A las 14.30, la cabeza de la marcha indígena ingresó a la plaza Murillo en medio del repique de las campanas de la Catedral y la ovación de centenares de paceños, que recibieron a los movilizados con lágrimas en los ojos y expresiones de solidaridad espontánea.
La columna de los marchistas ingresó a la plaza Murillo por la calle Ayacucho y pasó por el frontis del Palacio Legislativo.
Un marco humano impresionante recibe la marcha indígena, que recorre las diferentes calles y avenidas de la ciudad de La Paz en defensa del Territorio Indígena Parque Nacional Isiboro Sécure (TIPNIS), en medio de la expresión de solidaridad espontánea de los miles de paceños de diferentes edades y clases sociales.

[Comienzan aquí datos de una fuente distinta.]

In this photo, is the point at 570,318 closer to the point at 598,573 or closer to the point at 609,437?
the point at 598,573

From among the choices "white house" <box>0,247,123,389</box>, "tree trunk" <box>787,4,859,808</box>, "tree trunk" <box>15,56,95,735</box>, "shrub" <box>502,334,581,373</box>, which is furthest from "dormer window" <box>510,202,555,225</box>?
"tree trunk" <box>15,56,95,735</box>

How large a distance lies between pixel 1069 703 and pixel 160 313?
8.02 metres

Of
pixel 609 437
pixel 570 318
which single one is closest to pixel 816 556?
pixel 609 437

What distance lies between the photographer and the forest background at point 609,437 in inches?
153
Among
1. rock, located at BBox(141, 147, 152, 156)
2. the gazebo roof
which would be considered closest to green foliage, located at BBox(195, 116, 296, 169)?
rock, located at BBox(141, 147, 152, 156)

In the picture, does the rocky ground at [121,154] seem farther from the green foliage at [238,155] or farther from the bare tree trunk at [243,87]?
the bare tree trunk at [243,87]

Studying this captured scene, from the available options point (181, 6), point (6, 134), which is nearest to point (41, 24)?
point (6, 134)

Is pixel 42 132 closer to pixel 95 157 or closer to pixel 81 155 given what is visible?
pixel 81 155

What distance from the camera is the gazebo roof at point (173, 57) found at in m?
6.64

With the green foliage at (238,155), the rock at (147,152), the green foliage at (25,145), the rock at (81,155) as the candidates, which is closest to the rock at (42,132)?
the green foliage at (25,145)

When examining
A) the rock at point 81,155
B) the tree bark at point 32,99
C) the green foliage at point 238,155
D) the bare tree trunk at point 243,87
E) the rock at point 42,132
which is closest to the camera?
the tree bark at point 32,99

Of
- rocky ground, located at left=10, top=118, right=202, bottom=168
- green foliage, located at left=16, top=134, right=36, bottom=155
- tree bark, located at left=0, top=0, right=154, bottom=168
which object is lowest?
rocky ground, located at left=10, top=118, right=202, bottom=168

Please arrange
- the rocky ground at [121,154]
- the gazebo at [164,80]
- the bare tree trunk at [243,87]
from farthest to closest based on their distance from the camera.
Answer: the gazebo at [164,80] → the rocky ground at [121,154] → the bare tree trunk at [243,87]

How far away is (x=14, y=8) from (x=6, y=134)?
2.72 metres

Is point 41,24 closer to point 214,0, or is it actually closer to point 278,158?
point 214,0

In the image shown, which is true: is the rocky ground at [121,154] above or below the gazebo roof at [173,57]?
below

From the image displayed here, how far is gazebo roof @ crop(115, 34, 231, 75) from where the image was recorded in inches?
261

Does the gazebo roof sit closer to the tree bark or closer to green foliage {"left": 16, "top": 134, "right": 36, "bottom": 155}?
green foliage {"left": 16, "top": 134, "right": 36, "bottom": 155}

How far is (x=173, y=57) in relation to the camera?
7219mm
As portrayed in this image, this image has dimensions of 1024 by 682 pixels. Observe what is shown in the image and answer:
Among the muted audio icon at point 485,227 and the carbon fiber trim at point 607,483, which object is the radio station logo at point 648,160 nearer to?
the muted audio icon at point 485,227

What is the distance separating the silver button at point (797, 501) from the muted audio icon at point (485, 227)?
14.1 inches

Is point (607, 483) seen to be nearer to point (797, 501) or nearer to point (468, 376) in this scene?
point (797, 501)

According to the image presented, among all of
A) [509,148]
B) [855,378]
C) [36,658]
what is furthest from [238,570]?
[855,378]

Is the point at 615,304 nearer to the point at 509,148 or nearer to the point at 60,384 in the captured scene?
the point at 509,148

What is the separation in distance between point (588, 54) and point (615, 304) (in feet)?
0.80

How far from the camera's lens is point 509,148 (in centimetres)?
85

A lo largo de todo el recorrido, decenas de mujeres y varones emocionados lloraban al ver pasar a los indígenas que marcharon desde el pasado 15 de agosto de Trinidad y luego fueron violentamente reprimidos por los policías cuando se encontraban cerca a Yucumo el 25 de septiembre.
Los paceños con pañuelos blancos, banderas del tricolor boliviano, carteles y otros elementos de expresión de apoyo recibieron a los indígenas. “Hermanos bienvenidos, están en su casa, llegaron, se pudo”, abrazó una mujer emocionada con lágrimas en los ojos a una de las marchistas a la altura de la plaza Villarroel.
Los estudiantes de las escuelas, colegios, universidades y de otras instituciones de educación también salieron con sus bandas de guerra a las calles a dar la multitudinaria bienvenida. Un grupo de los escolares de la Unidad Educativa Andina sorprendieron a los movilizados con sus disfraces de flores y animales del TIPNIS.
“Yo represento al TIPNIS con un tucán, porque esta ave se morirá si construyen la carretera por esta zona”, dijo Nicolás, un estudiante de ocho años de edad de la Unidad Educativa Andina.
Por su parte, los indígenas marchistas no dejaban de agradecer a los paceños que los aplaudían de manera interminable. “Realmente es sorprendente este recibimiento, muchas gracias La Paz, gracias Bolivia por su apoyo”, dijo uno de los indígenas del TIPNIS.
La expresión de solidaridad de los paceños no sólo fue expresa por las personas mayores, que llevaron alimentos, agua, mates de coca, masitas, ropa y otros artículos para los marchistas, si no también por los menores de edad citadinos que entregaron sus peluches y otros juguetes a los niños marchistas.
Grupos de jóvenes con sus cuerpos pintados en apoyo a TIPNIS se plegaron a la masiva concentración. Los vecinos de los edificios, que no salieron a las calles, flamearon banderas desde sus ventanas.